The Wire - Simon's 'head and shoulders above all else' show - was a show which took me exactly fourteen episodes to click with, until the start of the second season I was wading through a show with a dense plot and hard to understand dialog that occasionally was unbelievably brilliant and at other times real hard work to keep up with. Of course, I'm now at the point where I can pretty much name all of the minor bit part players by sight - thanks to repeated viewings and of course my Watching the Wire series (currently on hiatus).

The first, and most important thing, is to immediately familiarise yourself with the characters. Lets face it, you're not going to get anywhere if you're only able to name the actors by either their own name or the names of the characters they've played in the past.

So here's the core cast introduced in the first episode (HBO Page here):
Ladonna Batiste-Williams - Khandi Alexander (Fran - The Corner)
Toni Bernette - Melissa Leo (Kay Howard - Homicide: Life on the Street)
Albert Lambreaux - Clarke Peters (Lester Freamon - The Wire)
Antoine Batiste - Wendell Pierce (Bunk Mooreland - The Wire)
Davis McArly - Steve Zahn (He's one of those guys you'll recognise without knowing where from)
Creighton Bennet - John Goodman (The Big Lewbowski, amongst others)
Annie - Lucia Micarelli (First appearance)
Sonny - Michiel Huisman (De co-assistant, no I haven't heard of it either)
Janette Desautel - Kim Dickens (Deadwood)
Delmond Lambreaux - Rob Brown (Finding Forrester)

If you're going to follow the series you'll need that list - I know I will, Simon doesn't give traditional character introductions, he just throws you in there and expects you to swim. Which, I must admit, was a little tough with Treme. There's no doubt already that it's a fantastic show that's going to bloom into a must watch for critics and culture vultures, but there's also no doubt that it's a show which is going to be inaccessible to many viewers.
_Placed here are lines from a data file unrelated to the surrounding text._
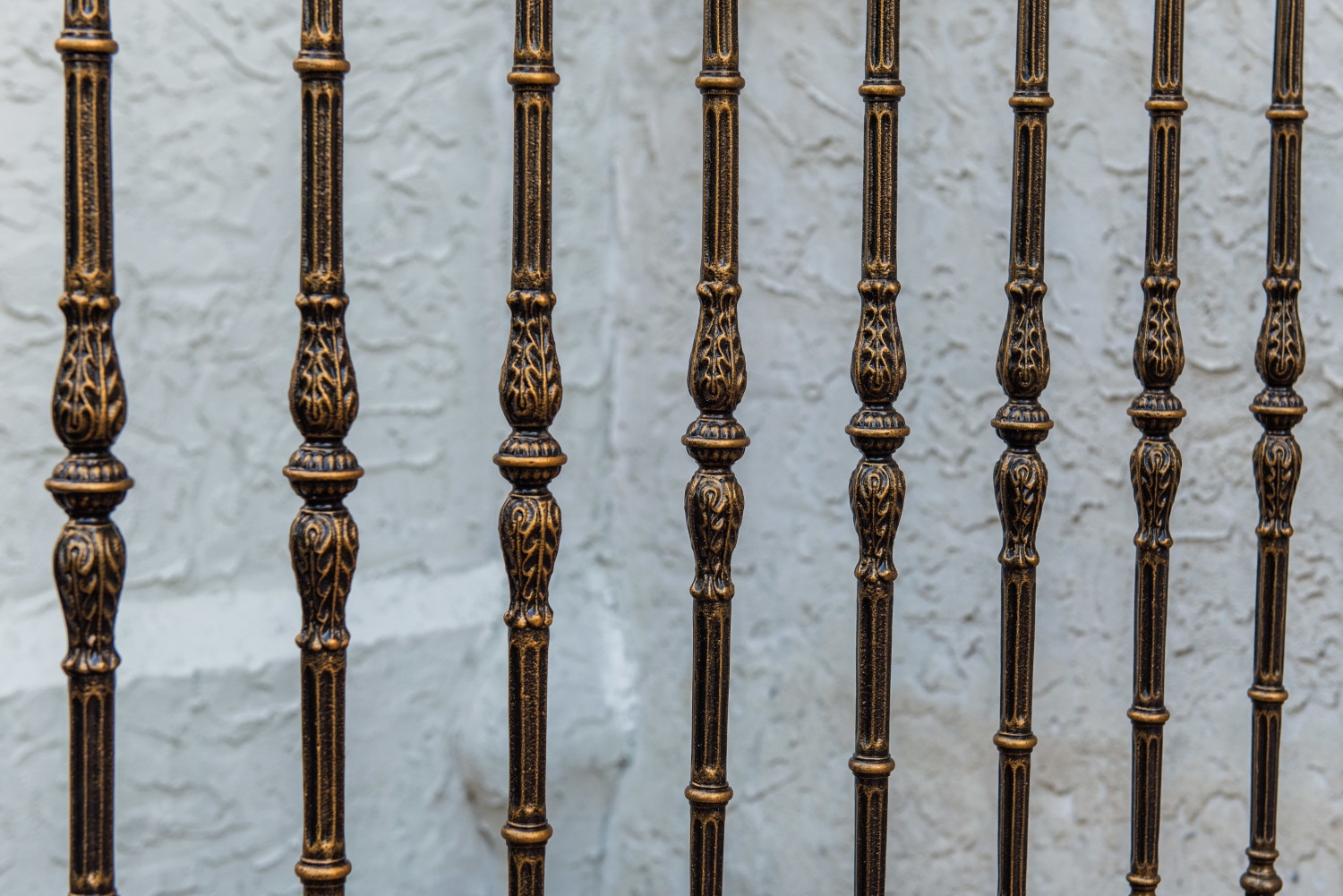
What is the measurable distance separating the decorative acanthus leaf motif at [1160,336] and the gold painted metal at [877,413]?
0.63 ft

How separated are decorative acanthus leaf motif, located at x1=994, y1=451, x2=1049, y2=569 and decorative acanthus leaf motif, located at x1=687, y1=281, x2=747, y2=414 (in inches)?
8.2

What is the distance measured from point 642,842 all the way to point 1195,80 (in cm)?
109

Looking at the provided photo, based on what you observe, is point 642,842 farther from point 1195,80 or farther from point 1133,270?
point 1195,80

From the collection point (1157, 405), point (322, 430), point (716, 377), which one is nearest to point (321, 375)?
point (322, 430)

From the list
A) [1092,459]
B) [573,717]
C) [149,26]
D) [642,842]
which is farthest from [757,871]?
[149,26]

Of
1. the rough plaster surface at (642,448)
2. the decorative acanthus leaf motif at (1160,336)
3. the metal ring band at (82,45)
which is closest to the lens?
the metal ring band at (82,45)

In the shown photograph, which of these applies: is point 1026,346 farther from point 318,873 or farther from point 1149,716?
point 318,873

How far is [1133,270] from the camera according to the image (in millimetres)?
1297

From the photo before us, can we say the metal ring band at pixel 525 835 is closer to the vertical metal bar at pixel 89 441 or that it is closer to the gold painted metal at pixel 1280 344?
the vertical metal bar at pixel 89 441

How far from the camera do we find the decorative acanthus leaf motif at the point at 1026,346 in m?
0.89

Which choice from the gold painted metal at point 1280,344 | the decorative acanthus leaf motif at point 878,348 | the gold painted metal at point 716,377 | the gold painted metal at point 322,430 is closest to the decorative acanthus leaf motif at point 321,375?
the gold painted metal at point 322,430

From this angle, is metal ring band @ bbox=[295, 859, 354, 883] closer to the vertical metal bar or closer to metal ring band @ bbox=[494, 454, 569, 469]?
the vertical metal bar

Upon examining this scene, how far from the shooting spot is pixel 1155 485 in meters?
0.93

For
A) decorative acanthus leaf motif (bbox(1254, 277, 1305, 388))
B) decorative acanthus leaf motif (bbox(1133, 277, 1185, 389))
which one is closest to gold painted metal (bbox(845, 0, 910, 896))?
decorative acanthus leaf motif (bbox(1133, 277, 1185, 389))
I'm OK with that, but it is a shame that so many viewers will miss out because they're unwilling to put the effort in.

Treme is also a little bewildering at this stage because I don't know much about the city, the neighbourhood or the disaster. I know I can trust David Simon's writing to change all of that, he's an authentic storyteller with a real eye for enlightening and bringing home truths to the viewer.

Until that point I'm just going to enjoy watching Clarke Peters dressed up as a Mardi Gras chieftain.